Stored data
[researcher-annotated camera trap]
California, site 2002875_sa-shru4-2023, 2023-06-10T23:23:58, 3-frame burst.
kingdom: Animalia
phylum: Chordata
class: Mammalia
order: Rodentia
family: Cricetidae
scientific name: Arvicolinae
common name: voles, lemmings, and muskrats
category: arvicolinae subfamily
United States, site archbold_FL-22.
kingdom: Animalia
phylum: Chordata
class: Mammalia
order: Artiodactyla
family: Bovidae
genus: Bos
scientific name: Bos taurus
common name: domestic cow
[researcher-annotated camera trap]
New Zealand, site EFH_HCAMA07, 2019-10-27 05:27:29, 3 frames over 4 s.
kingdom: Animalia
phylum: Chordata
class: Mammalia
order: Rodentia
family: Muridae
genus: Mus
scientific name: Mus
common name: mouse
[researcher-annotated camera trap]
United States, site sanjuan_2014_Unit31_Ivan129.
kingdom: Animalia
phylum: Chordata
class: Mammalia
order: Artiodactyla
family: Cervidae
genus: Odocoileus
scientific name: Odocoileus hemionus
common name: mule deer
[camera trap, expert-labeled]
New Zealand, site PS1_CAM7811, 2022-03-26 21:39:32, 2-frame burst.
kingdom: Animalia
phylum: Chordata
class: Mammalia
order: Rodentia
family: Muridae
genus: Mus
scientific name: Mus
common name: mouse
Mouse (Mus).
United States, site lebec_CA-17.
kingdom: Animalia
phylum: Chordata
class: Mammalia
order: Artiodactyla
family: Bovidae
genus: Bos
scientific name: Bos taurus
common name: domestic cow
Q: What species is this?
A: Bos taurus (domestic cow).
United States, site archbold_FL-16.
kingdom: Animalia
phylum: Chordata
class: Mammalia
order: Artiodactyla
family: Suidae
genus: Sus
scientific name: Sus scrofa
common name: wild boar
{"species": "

*WHAT TO DO*
All lines above that contain "United" are required in the answer.

*RESPONSE BELOW*
United States, site archbold_FL-22.
United States, site sanjuan_2014_Unit31_Ivan129.
United States, site lebec_CA-17.
United States, site archbold_FL-16.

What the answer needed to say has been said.